● TEXT SEGMENT
Start of Block

Around the same time in America, John Holland developed a similar method for binary codes inspired by Mendelian genetics. He called his method a genetic algorithm and published a widely read book named Adaptation in Natural and Artifical Systems in 1975. His student, David Goldberg, popularized these methods in the 1980s, and together with neural networks the terms became widely known in popular science and sci-fi circles.

A genetic algorithm is characterized by a gene encoding, in which solutions to a problem are expressed typically in a binary form as a list of ones and zeros. So to search for solutions to a problem in the real numbers, one might use a fixed decimal encoding. For the integers, one could use two's complement binary numbers. Since any representation inside a computer requires a binary code, genetic algorithms can be easily applied to any object in a digital computer (not necessarily with success).

The other prominent feature of genetic algorithms is crossover. In crossover, two gene encodings are mixed according to some scheme to create a third new gene encoding. Overall, genetic algorithms, like evolution strategies, propose a population of search points, then use the scores to generate a new population using selection, crossover, and mutation. Selection chooses the best points by fitness to generate the next population. Crossover mixes and matches these points, and mutation randomly flips a small number of bits. Populations are generated in this way as long as needed, usually until the population consists of several copies of the same point.

These days, standard genetic algorithms and evolution strategies have been amplified, extended an modified in numerous ways to produce an entire academic field of evolutionary computation, or natural computation. There are optimization methods inspired by the foraging behavior of ants, the migration of geese, and the adaptive defense mechanisms of the immune system.

Performance of Evolutionary Algorithms

A key characteristic of both evolution strategies and genetic algorithms is that neither provides any guarantees at all with respect to performance. They can and often fail badly, especially when applied to problem naïvely. For this reason, and because of overstated claims by some supporters, these methods have acquired an unwarranted bad reputation in some circles. Nonetheless, they can work quite well if applied with care. Evolutionary algorithms have been used to design a control system for a finless rocket, to evolve a better radio antenna, and to schedule courses satisfying many constraints.

The study of when and why evolutionary methods work is relatively young. The earliest attempt at explaining behavior was John Holland's schema theory. However, schema theory is not taken seriously anymore, for good reasons. Kenneth de Jong did early experimental work examining when and why genetic algorithms fail.

End of Block

● TASKS TO PERFORM
a: In the genetic algorithms text, why can genetic algorithms be easily applied to any object in a digital computer? Answer in one to three sentences.
b: Decide whether each statement agrees with the genetic algorithms text. For each, answer yes or no and quote the deciding words from the text.
(i) Mutation randomly flips most of the bits in a gene encoding.
(ii) Schema theory is still taken seriously.
(iii) Evolutionary algorithms have been used to evolve a better radio antenna.
c: According to the genetic algorithms text, who popularized these methods in the 1980s?

● ENTRIES SUPPLIED
Start of Block

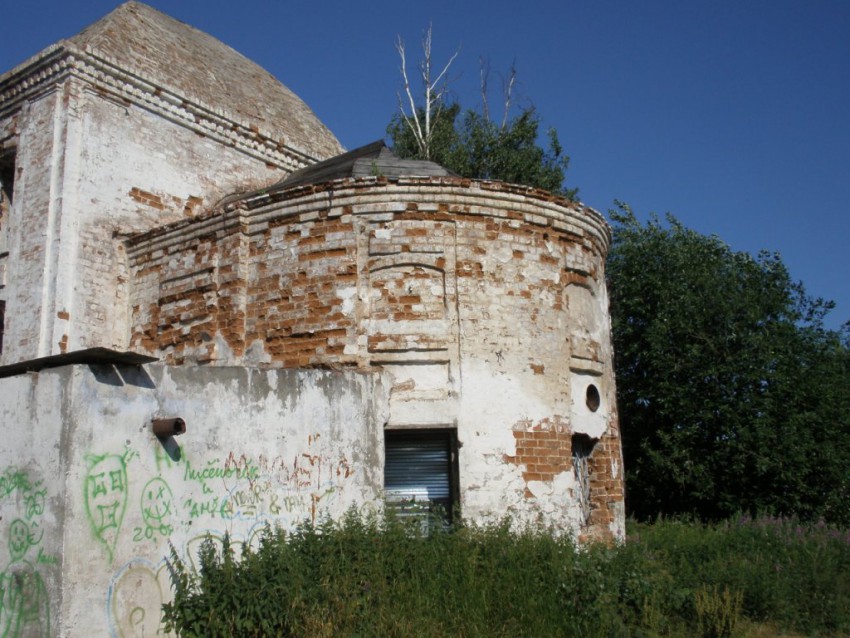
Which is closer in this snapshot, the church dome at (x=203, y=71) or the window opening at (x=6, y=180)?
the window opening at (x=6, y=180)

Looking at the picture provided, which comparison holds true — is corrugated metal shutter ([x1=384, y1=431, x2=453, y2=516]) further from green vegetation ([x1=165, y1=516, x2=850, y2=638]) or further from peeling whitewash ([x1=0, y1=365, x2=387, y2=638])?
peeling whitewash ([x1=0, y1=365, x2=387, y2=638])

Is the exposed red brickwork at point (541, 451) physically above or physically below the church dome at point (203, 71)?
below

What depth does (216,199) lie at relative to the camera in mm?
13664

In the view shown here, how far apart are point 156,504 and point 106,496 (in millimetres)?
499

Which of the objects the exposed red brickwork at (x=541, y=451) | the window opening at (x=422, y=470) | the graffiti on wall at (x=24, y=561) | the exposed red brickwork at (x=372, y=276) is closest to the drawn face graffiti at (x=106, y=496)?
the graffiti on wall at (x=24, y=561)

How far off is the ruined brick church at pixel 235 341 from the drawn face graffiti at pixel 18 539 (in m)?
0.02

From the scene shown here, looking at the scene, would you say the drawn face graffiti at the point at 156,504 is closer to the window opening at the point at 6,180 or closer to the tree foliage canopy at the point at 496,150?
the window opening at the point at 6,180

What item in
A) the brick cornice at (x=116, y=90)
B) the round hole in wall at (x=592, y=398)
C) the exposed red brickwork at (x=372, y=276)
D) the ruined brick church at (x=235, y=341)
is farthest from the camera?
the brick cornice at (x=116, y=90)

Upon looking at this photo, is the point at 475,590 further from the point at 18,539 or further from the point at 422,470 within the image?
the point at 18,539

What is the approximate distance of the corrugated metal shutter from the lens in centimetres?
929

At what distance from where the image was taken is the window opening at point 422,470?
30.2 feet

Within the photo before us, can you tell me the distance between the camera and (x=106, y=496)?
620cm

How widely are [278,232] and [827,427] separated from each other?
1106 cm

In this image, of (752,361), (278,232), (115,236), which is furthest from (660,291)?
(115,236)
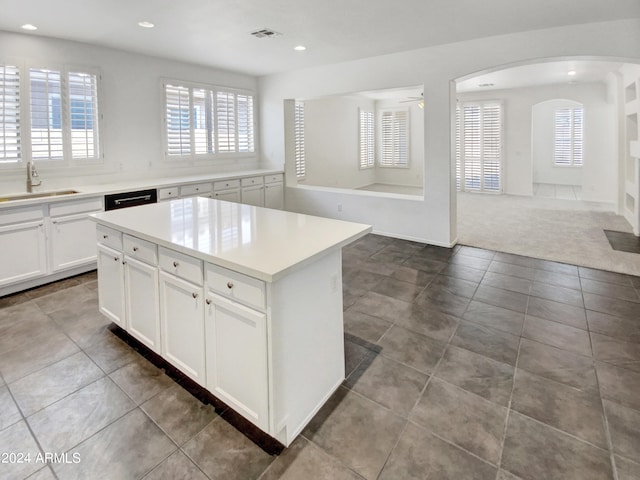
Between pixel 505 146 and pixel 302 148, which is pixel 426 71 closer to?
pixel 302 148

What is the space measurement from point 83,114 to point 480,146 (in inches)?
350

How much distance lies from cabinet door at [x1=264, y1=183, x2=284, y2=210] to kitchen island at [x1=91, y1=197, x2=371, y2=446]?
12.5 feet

End of Block
Start of Block

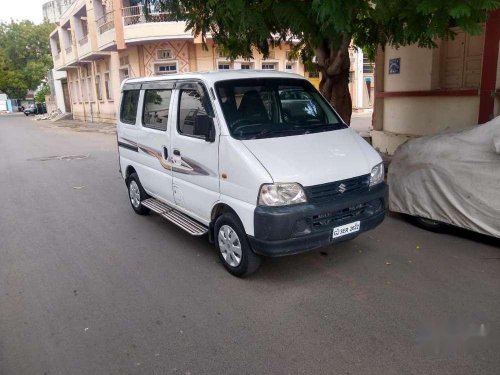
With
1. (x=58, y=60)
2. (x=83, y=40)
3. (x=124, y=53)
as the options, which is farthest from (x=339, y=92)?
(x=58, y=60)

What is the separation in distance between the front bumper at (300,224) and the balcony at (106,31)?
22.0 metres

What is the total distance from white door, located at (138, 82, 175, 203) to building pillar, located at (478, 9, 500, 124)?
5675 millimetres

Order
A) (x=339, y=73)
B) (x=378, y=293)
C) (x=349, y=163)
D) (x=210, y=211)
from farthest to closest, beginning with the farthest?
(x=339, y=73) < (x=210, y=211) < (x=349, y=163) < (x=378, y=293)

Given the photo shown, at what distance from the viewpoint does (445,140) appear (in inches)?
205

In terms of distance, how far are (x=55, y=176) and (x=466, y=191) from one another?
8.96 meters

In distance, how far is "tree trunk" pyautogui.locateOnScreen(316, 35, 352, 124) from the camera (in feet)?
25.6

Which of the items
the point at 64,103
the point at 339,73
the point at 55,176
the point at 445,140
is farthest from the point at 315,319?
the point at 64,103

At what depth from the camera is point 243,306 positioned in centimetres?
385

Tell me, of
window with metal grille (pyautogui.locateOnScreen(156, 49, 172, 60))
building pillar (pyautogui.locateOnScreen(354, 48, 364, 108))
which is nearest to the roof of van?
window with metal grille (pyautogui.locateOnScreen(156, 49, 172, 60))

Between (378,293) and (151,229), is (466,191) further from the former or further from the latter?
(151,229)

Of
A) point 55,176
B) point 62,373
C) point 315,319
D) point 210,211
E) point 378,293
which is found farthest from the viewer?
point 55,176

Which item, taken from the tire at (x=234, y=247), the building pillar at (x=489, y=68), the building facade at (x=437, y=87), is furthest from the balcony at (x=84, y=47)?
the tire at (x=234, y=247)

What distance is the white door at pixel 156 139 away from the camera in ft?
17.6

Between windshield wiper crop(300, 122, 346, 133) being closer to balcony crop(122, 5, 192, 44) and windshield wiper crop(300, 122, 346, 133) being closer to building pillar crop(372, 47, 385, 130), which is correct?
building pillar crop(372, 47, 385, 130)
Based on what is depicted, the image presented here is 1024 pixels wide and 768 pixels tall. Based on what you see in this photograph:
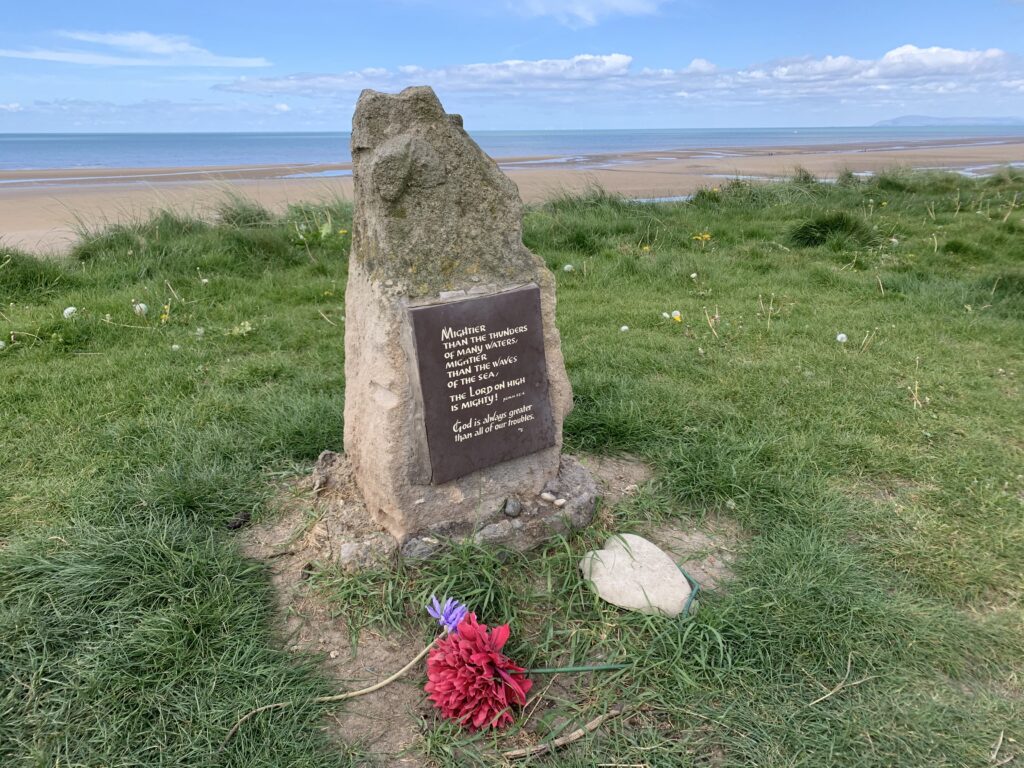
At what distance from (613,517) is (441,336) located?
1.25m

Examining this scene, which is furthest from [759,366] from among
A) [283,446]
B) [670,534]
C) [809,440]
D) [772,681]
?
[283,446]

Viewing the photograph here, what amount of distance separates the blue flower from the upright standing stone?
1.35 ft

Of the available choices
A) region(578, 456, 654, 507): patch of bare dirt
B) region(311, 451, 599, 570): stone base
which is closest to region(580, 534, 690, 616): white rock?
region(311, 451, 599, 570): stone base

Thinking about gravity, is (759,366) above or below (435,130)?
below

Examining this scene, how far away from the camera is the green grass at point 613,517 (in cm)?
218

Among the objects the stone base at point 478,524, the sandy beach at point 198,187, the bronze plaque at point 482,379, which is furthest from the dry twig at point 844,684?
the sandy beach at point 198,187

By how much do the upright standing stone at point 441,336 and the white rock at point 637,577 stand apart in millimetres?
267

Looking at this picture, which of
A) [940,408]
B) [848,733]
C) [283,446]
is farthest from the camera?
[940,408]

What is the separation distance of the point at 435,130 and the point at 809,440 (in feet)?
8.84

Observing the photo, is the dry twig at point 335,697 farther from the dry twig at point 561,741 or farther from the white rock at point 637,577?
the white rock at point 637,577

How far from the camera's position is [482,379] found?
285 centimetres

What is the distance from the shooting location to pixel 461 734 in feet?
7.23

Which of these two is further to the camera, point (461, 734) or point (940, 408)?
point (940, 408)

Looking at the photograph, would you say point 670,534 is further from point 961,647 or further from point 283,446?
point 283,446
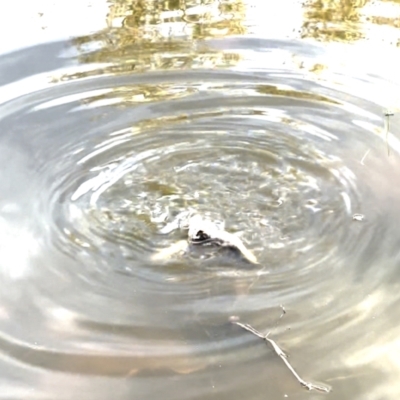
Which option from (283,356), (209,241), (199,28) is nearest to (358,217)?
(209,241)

End of Block
Start of Block

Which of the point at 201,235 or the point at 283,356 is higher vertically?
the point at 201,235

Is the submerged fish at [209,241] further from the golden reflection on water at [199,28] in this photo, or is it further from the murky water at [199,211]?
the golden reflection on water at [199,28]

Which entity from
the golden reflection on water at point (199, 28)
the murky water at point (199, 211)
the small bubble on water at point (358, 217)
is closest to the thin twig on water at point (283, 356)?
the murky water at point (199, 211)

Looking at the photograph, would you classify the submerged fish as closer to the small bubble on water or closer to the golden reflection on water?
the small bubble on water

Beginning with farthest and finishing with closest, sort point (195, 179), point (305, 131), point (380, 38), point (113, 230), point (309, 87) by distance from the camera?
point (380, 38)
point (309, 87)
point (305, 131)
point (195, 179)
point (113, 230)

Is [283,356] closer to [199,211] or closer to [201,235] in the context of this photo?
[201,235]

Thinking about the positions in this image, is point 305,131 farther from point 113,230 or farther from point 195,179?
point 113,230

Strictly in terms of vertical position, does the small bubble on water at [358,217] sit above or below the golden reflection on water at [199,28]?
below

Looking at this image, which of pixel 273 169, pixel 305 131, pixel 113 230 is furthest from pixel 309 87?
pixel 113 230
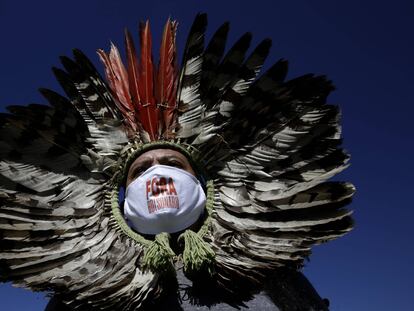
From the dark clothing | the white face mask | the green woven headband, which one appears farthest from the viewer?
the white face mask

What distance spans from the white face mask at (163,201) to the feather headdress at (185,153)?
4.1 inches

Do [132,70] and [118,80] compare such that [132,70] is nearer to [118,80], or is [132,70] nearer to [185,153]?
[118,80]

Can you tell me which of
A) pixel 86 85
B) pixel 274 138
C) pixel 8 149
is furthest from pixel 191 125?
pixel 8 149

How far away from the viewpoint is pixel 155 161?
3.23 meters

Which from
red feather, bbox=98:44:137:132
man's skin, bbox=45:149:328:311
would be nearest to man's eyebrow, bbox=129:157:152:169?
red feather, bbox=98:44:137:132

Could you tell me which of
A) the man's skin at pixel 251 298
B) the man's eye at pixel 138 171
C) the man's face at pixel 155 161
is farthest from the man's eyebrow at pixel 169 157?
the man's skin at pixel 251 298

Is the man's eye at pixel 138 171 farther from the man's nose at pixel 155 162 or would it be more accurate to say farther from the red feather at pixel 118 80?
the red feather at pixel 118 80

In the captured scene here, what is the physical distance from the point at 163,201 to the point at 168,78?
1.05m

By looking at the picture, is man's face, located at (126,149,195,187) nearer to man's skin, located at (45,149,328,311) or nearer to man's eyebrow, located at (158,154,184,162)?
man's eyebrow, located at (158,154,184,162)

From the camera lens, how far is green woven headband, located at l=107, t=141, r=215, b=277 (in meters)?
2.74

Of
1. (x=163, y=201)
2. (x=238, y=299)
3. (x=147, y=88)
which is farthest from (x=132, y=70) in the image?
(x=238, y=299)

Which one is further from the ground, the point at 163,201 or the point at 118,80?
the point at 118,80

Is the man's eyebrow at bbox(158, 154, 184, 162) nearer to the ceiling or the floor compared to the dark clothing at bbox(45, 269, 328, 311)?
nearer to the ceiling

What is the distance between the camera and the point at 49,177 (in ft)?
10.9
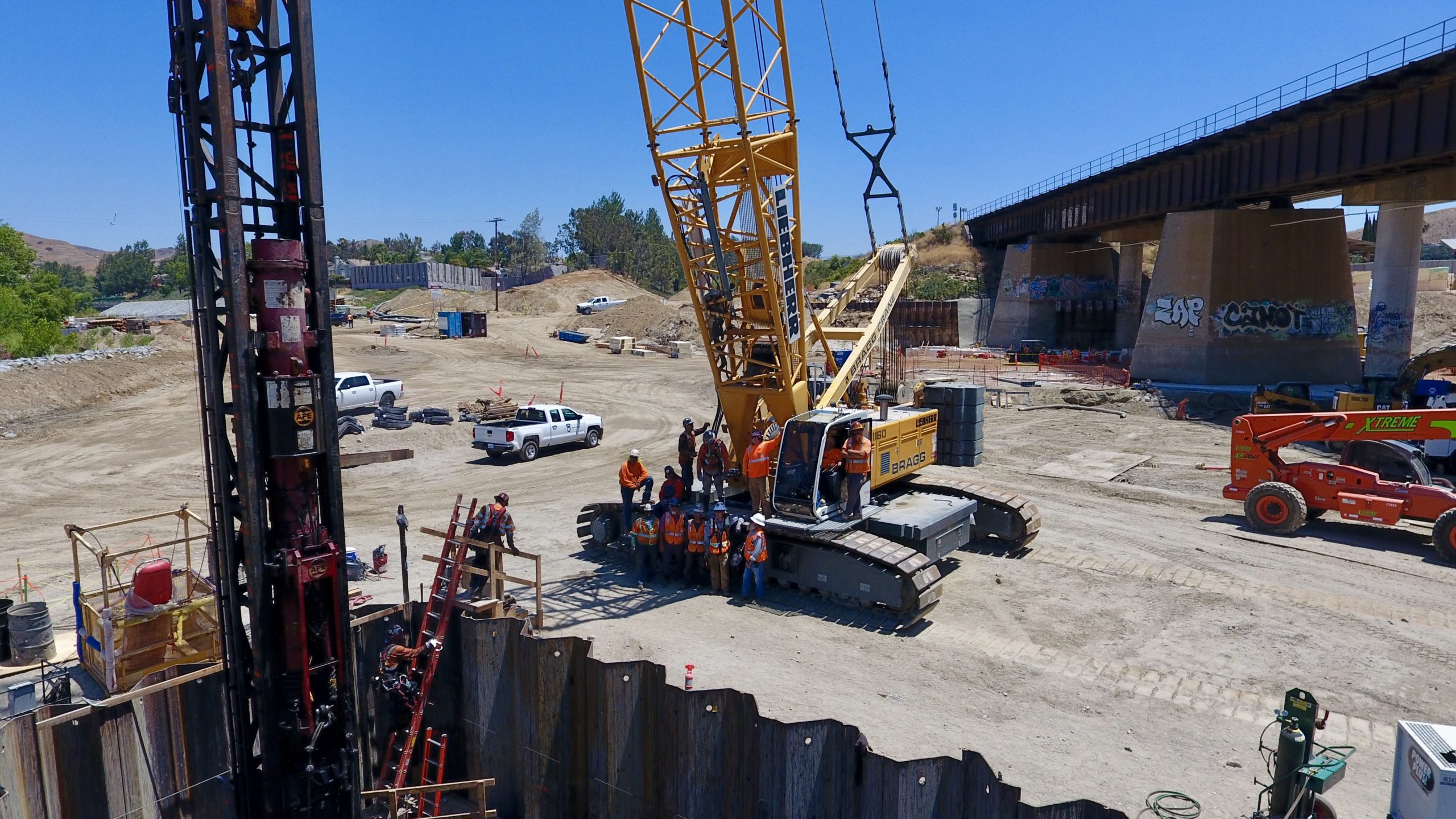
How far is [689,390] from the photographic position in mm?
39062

End of Block

● TASK-BY-TASK OUTPUTS
a: Genetic algorithms express solutions in a binary gene encoding. Any representation inside a computer requires a binary code, so any object in a digital computer can be encoded this way. This does not mean the method will succeed.

b:
(i) No: "mutation randomly flips a small number of bits"
(ii) No: "schema theory is not taken seriously anymore, for good reasons"
(iii) Yes: "to evolve a better radio antenna"

c: David Goldberg, John Holland's student.